In time, I embraced the ancient draw of a swarm. I refashioned my house and its surrounding property so that it would manifest my newfound strength. Near my apiary, my son and I screwed planks together for four oblong raised garden beds. We hauled and spread compost and topsoil in them and planted tomatoes, basil, spinach, and a host of aromatic herbs to use in my newly renovated kitchen. I also restored a set of stained glass windows that looked out to the bee yard. In the summer, when it is especially hot, the smell of honey breezes inside.

Ancient Egyptians would rub into wounds that struggled to heal a salve made of honey, beeswax, and fourteen different plants. Every civilization since then has touted honey for its healing properties. For me, every aspect of tending my bees: hive observation, inspection, maintenance, the harvest, writing about them, using their honey and giving it away, works as my curative tonic.

And on this July morning, as I check the health of my hives, I think that although science has advanced beekeeping so much in the last century, the unknown also seems to enshrine life in the apiary. Hearing the bees’ low susurrate as I open a cover, I wonder at the way the brood has repopulated itself since the swarm.
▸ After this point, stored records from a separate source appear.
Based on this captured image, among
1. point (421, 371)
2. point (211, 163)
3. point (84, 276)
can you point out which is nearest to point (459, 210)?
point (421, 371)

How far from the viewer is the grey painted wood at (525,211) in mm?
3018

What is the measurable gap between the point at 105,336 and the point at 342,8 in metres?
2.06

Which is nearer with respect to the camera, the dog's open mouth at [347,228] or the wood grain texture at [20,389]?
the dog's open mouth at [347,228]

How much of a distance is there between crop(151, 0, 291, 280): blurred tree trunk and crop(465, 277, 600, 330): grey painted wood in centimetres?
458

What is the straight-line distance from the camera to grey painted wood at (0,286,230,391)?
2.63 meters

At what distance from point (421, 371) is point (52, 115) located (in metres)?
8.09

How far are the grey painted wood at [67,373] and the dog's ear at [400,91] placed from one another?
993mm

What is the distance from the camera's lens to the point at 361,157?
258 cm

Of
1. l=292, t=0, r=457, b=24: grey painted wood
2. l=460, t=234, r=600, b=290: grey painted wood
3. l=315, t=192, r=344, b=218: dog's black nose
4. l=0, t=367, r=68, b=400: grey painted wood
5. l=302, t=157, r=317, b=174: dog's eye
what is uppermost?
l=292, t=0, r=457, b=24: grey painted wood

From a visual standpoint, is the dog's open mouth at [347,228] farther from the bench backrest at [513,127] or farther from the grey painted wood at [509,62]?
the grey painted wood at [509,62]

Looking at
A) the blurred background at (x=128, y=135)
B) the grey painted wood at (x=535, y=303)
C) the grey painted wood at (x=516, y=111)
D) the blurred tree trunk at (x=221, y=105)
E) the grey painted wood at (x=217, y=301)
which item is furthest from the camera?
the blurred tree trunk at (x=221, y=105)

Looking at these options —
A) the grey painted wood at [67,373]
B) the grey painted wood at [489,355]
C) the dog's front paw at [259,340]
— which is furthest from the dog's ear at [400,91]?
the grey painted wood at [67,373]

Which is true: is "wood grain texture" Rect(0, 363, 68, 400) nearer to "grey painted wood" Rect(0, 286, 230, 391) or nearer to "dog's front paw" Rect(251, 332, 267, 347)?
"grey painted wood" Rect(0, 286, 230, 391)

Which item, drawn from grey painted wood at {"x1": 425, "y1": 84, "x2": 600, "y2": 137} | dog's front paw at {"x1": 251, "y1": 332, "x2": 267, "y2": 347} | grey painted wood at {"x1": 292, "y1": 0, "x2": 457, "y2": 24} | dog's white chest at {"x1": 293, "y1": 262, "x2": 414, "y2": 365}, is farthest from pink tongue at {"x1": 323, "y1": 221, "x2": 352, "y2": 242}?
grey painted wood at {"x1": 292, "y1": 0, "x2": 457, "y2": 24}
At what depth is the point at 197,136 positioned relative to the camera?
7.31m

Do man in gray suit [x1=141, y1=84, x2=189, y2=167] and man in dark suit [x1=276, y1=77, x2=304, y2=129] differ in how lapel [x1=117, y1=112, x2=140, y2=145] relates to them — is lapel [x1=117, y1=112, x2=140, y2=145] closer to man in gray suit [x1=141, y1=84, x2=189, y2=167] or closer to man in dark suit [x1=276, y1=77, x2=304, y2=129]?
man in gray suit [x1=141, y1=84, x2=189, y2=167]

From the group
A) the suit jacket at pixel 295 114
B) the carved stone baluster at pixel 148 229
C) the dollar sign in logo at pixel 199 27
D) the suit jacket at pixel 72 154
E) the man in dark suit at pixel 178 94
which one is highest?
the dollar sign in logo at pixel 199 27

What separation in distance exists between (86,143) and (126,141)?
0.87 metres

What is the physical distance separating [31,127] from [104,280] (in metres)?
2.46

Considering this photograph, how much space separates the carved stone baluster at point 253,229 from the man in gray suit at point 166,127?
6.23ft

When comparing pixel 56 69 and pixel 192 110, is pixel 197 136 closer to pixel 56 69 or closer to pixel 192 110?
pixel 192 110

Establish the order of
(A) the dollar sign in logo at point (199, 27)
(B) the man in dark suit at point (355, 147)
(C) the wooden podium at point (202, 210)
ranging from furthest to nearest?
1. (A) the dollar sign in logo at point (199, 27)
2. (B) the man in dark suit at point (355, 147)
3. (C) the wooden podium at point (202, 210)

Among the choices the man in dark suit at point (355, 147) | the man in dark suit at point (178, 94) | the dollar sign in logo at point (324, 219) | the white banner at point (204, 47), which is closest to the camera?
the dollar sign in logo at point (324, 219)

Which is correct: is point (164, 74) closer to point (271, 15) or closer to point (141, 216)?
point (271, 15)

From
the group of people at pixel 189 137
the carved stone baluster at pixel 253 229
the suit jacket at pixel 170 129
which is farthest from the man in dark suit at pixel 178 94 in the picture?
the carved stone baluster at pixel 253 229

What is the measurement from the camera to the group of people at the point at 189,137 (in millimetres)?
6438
Although my marriage’s end certainly underscored a loss of faith, what is to say that my swarming bees did not chase away the dispirit that enveloped the house, their wings shifting the wind before heading to uncertainty? As I appraise the comb, the brood is tending the queen, feeding the young, and, as it does most days, synthesizing nectar into honey that I will spoon into tea, spread on toast, or use to treat what can be slow to heal.